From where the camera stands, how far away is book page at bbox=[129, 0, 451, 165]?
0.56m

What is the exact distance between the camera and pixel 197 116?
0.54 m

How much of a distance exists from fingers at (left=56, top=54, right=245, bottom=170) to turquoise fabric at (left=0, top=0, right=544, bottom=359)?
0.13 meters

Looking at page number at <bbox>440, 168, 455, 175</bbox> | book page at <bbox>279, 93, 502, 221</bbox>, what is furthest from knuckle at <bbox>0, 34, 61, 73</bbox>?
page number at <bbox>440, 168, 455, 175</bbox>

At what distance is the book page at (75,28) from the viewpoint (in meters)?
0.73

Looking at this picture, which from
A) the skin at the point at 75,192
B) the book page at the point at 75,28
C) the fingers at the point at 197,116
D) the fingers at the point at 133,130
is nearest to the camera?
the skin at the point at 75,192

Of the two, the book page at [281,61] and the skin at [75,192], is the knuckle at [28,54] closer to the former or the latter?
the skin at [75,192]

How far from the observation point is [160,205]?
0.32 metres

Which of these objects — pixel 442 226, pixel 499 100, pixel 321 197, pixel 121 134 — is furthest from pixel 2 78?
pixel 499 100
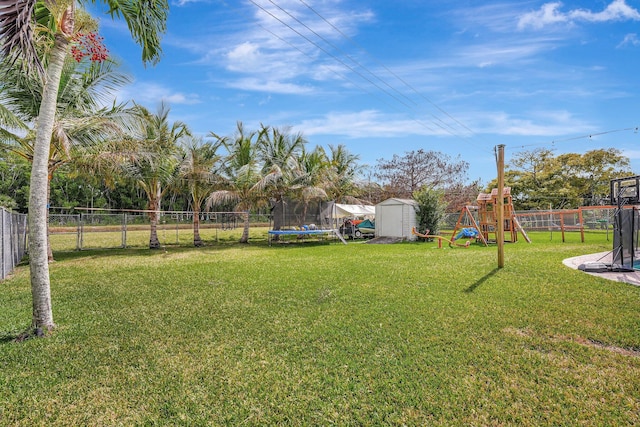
::::::
Copy out the listing word for word, from the line containing "How much of" through the end of the listing, both included. Leave the pictures out of your answer.

= RESPONSE =
How much of a distance exists from fingers at (left=56, top=54, right=245, bottom=170) to turquoise fabric at (left=0, top=0, right=544, bottom=359)?
0.13 meters

Looking at page number at <bbox>440, 168, 455, 175</bbox> | book page at <bbox>279, 93, 502, 221</bbox>, what is furthest from knuckle at <bbox>0, 34, 61, 73</bbox>?
page number at <bbox>440, 168, 455, 175</bbox>

At what distance is the book page at (75,28) from the viewpoint (in meters)?
0.73

Looking at this picture, which from
A) the skin at the point at 75,192
B) the book page at the point at 75,28
C) the fingers at the point at 197,116
D) the fingers at the point at 133,130
is nearest to the camera?
the skin at the point at 75,192

Of the two, the book page at [281,61] and the skin at [75,192], is the knuckle at [28,54] closer to the former or the latter?
the skin at [75,192]

How far from the observation point is [160,205]?
0.32 metres

Which of these objects — pixel 442 226, pixel 499 100, pixel 321 197, pixel 121 134 — is furthest from pixel 2 78?
pixel 499 100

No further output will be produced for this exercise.